# [Work task]
Please output the entries that follow exactly, without a single image.

# [Supplied material]
- - - - -
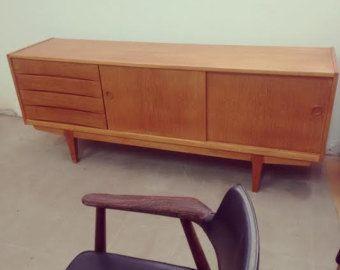 Credenza Danese Anni 50 : Sideboard credenza madia legno quercia design danese anni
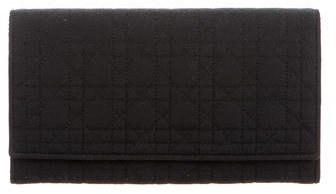 Christian Dior Cannage Canvas Wallet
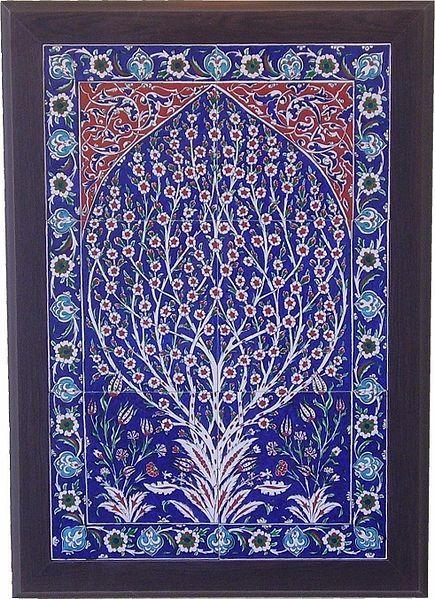 Blue Turkish #tile // #coverings13 #Crossville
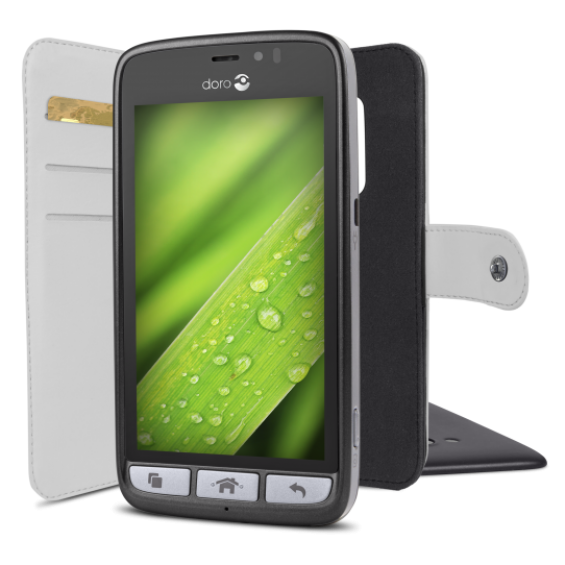 Walletcase Doro 8031 - Wit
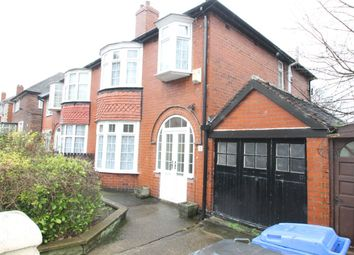 Thumbnail 3 bed semi-detached house to rent in Firshill Avenue, Sheffield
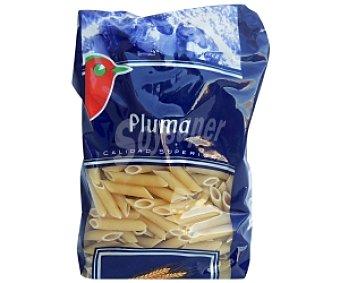 Auchan Plumas, pasta de sémola de trigo duro de calidad superior 500 Gramos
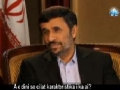 Presidenti Ahmedinezhad mbi Imam Mehdiun (a.s) - FOX NEWS - English sub Albanian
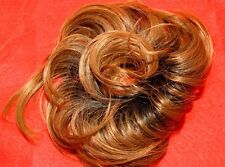 """Tousled Twist Hair Piece 11 Colors Synthetic hairpiece 6"""" Diameter Silky Stylish"""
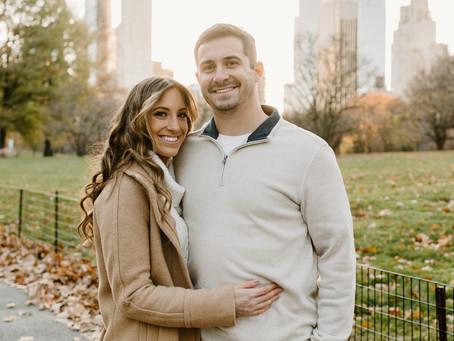 New York City Engagement Fall Photoshoot
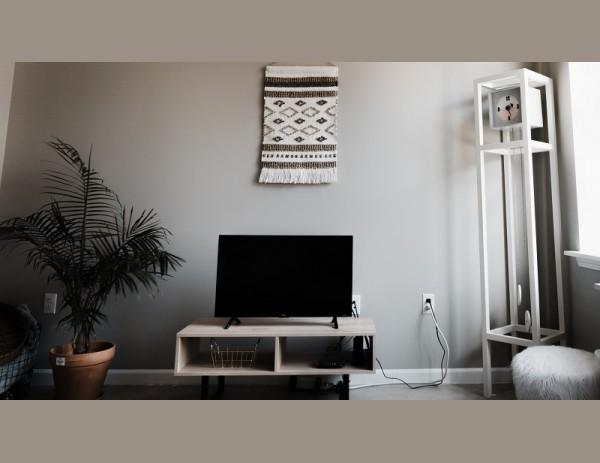 Появились новые устройства для ТВ-экранов, которые помогут привлечь пользователей Youtube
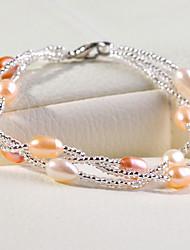Damen Strang-Armbänder Perle Perle Schmuck Für Hochzeit Party Alltag 1 Stück
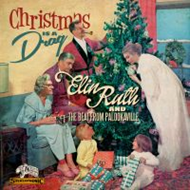 Christmas Is A Drag (CD)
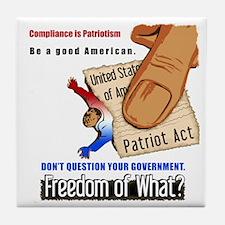 Freedom Political Tile Drink Coaster
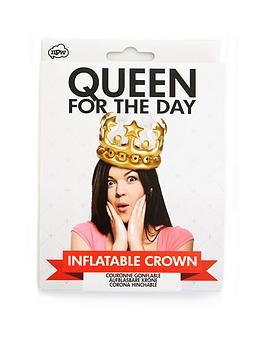 Very  Queen Of The Shower Cap
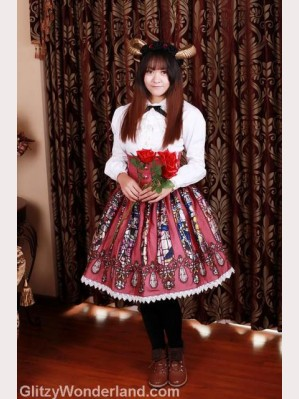 Souffle Song Catherdral lolita skirt high-rise SK (65cm/ 80cm)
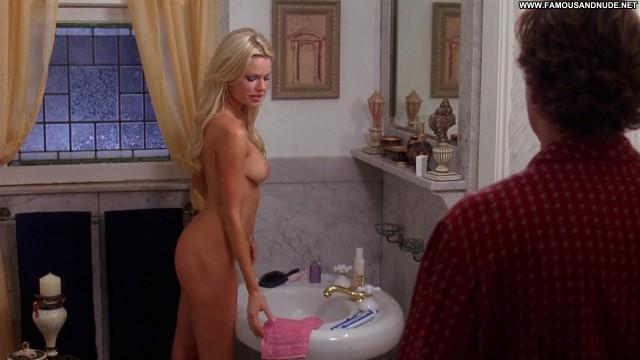 Jessica Kiper Sex Death Sex Topless Celebrity Bed Gorgeous Cute Nude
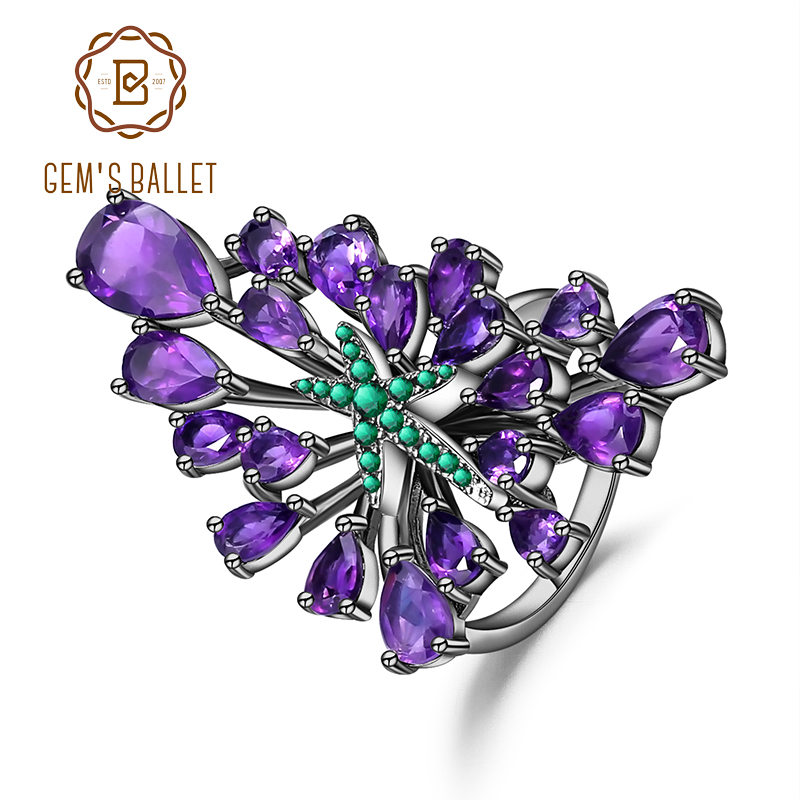 GEM'S BALLET 6.18Ct Natural Amethyst Gemstone Cocktail Ring 925 Sterling Sliver Vintage Gothic Punk Ring For Women Party Jewelry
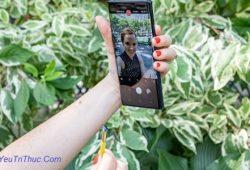Cách chụp ảnh Selfie bằng bút từ S Pen trên Galaxy Note 9 tự sướng 1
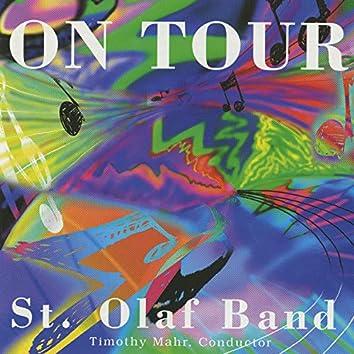 On Tour (Live)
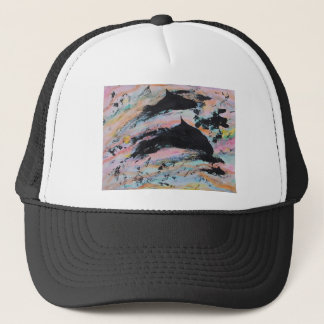 Under the waves trucker hat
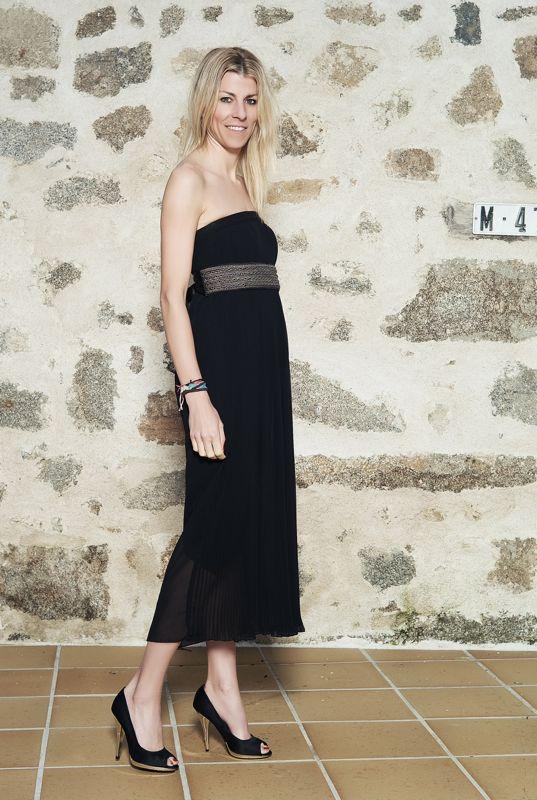 falda-vestido negro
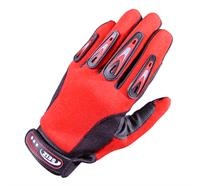 Seiz® Mechanic Premium 2 - Grösse 8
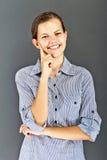 Muchacha del adolescente con la camisa azul Imagen de archivo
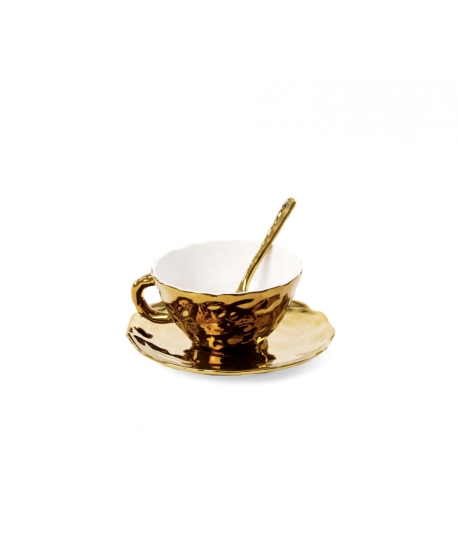 Fingers Porcelain Gold Tea Cup - Seletti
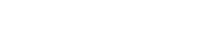 Huperty Logo weiss transparent.png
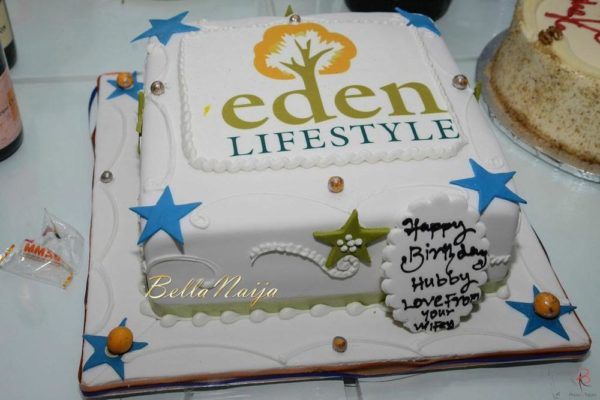 Maje Ayida's Birthday Party in Lagos - August 2014 - BN Events - BellaNaija.com 01 (2)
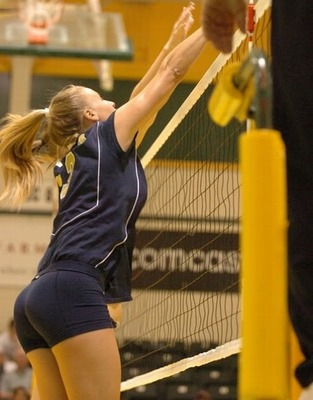 Sexyvolleyballwomenplayershotpictures28329_display_image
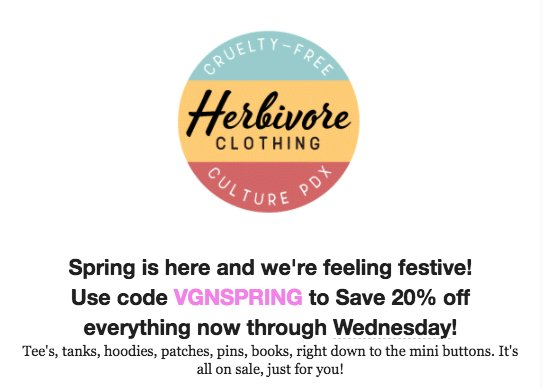 It's Time to SALE Into Spring at Herbivore! 20% Off Now Through Wednesday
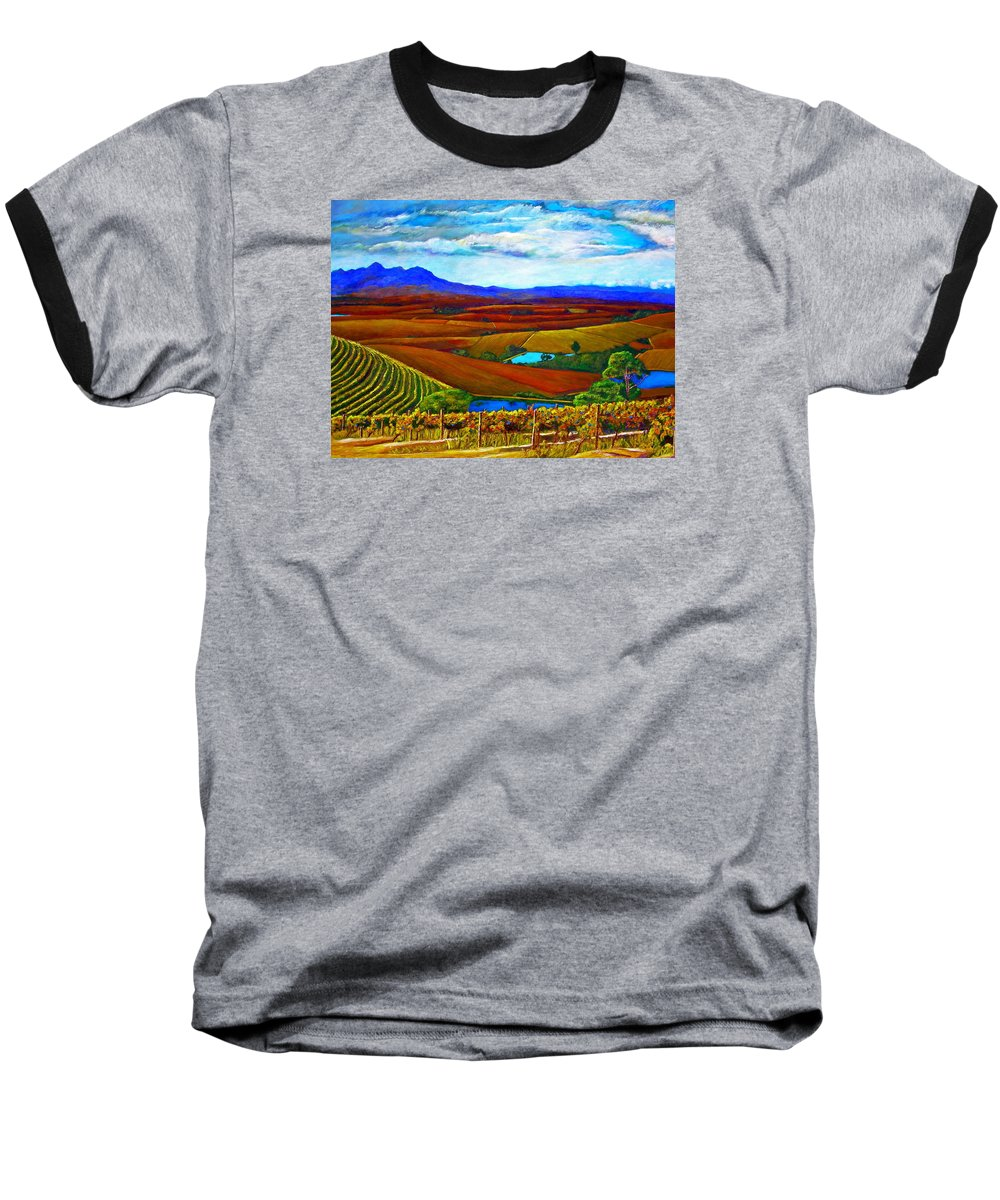 Vineyard Baseball T-Shirt featuring the painting Jordan Vineyard by Michael Durst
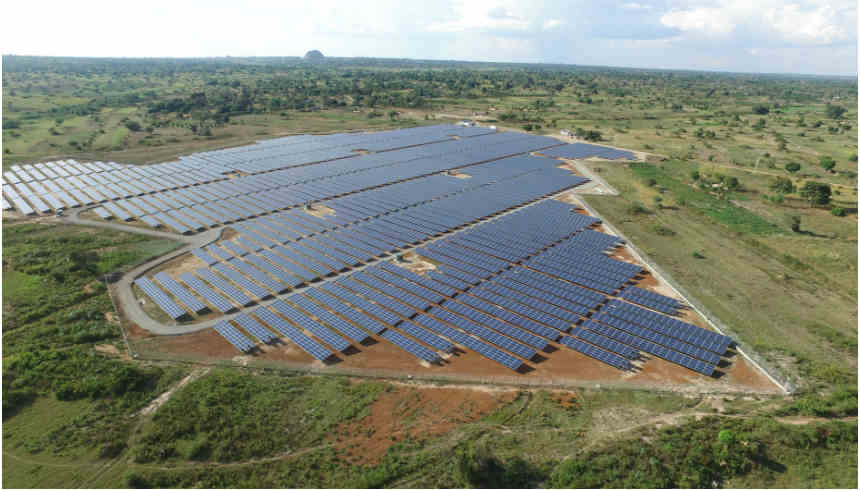 The Soroti solar plant in Uganda. By supporting small to medium-sized projects the current energy deficit in Africa can be rapidly reduced at a lower cost with a focus on many small and smart projects.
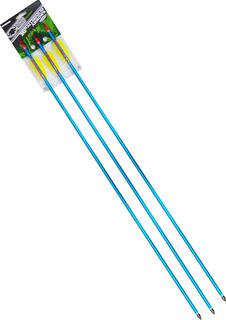 Archery Aluminium Arrows 30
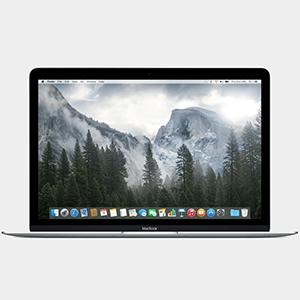 Termékek: Macbook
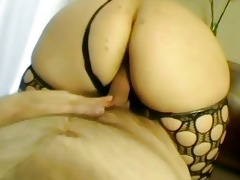 slutty golden-haired d like to fuck from uk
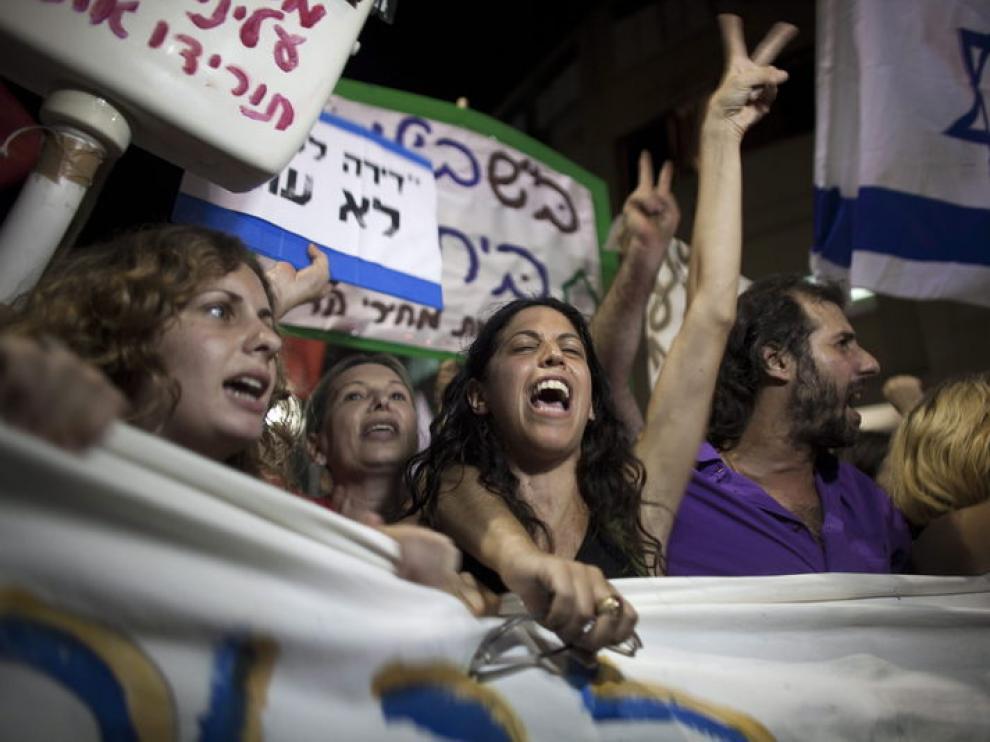 manifestaciones en Tel Aviv contra el precio de la vivienda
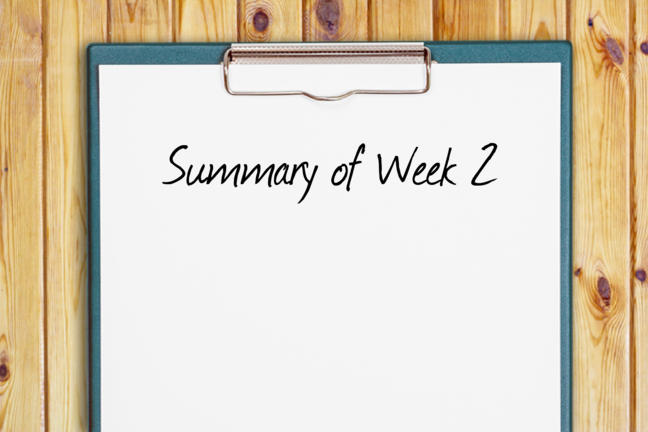 "A clipboard with the words ""Summary of Week 1"" written on it"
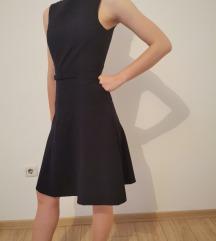 H&m teget haljina sa etiketom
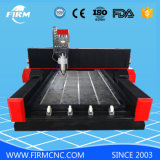 Router di pietra FM-1325 di taglio dell'incisione di CNC del marmo del fornitore della Cina della macchina di qualità e di alta precisione per la pietra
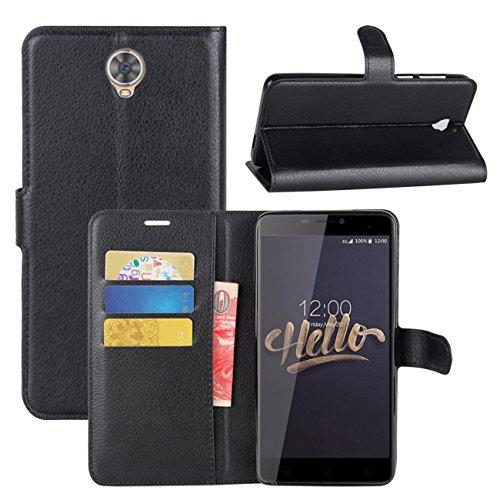HualuBro Cubot Max Hülle, [All Around Schutz] Premium PU Leder Leather Wallet HandyHülle Tasche Schutzhülle Case Flip Cover mit Karten Slot für Cubot Max 6.0 Inch Smartphone (Schwarz)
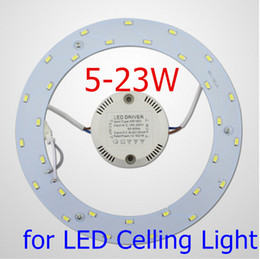 Wholesale Ceiling Boards - Free shipping 5-23W LED Ceiling Light Source AC90-265V SMD5730 LED Round Ceiling Board the Circular Lamp Board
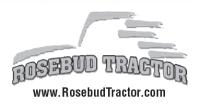 Rosebud Tractor Co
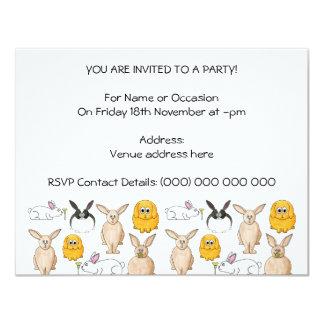 Conejos Invitación 10,8 X 13,9 Cm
- - - - -
# [Result]
 Credenza Danese Anni 50 : Sideboard credenza madia legno quercia design danese anni
 Christian Dior Cannage Canvas Wallet
 Blue Turkish #tile // #coverings13 #Crossville
 Walletcase Doro 8031 - Wit
 Thumbnail 3 bed semi-detached house to rent in Firshill Avenue, Sheffield
 Auchan Plumas, pasta de sémola de trigo duro de calidad superior 500 Gramos
 Presidenti Ahmedinezhad mbi Imam Mehdiun (a.s) - FOX NEWS - English sub Albanian
 """Tousled Twist Hair Piece 11 Colors Synthetic hairpiece 6"""" Diameter Silky Stylish"""
 New York City Engagement Fall Photoshoot
 Появились новые устройства для ТВ-экранов, которые помогут привлечь пользователей Youtube
Damen Strang-Armbänder Perle Perle Schmuck Für Hochzeit Party Alltag 1 Stück
 Christmas Is A Drag (CD)
 Freedom Political Tile Drink Coaster
 Very  Queen Of The Shower Cap
 Souffle Song Catherdral lolita skirt high-rise SK (65cm/ 80cm)
 Jessica Kiper Sex Death Sex Topless Celebrity Bed Gorgeous Cute Nude
 GEM'S BALLET 6.18Ct Natural Amethyst Gemstone Cocktail Ring 925 Sterling Sliver Vintage Gothic Punk Ring For Women Party Jewelry
Cách chụp ảnh Selfie bằng bút từ S Pen trên Galaxy Note 9 tự sướng 1
 On Tour (Live)
 Under the waves trucker hat
 falda-vestido negro
 Seiz® Mechanic Premium 2 - Grösse 8
 Muchacha del adolescente con la camisa azul Imagen de archivo
 Fingers Porcelain Gold Tea Cup - Seletti
 Huperty Logo weiss transparent.png
 Maje Ayida's Birthday Party in Lagos - August 2014 - BN Events - BellaNaija.com 01 (2)
 Sexyvolleyballwomenplayershotpictures28329_display_image
 It's Time to SALE Into Spring at Herbivore! 20% Off Now Through Wednesday
 Vineyard Baseball T-Shirt featuring the painting Jordan Vineyard by Michael Durst
 The Soroti solar plant in Uganda. By supporting small to medium-sized projects the current energy deficit in Africa can be rapidly reduced at a lower cost with a focus on many small and smart projects.
 Archery Aluminium Arrows 30
 Termékek: Macbook
 slutty golden-haired d like to fuck from uk
 manifestaciones en Tel Aviv contra el precio de la vivienda
 "A clipboard with the words ""Summary of Week 1"" written on it"
 H&m teget haljina sa etiketom
 Router di pietra FM-1325 di taglio dell'incisione di CNC del marmo del fornitore della Cina della macchina di qualità e di alta precisione per la pietra
HualuBro Cubot Max Hülle, [All Around Schutz] Premium PU Leder Leather Wallet HandyHülle Tasche Schutzhülle Case Flip Cover mit Karten Slot für Cubot Max 6.0 Inch Smartphone (Schwarz)
 Wholesale Ceiling Boards - Free shipping 5-23W LED Ceiling Light Source AC90-265V SMD5730 LED Round Ceiling Board the Circular Lamp Board
 Rosebud Tractor Co
 Conejos Invitación 10,8 X 13,9 Cm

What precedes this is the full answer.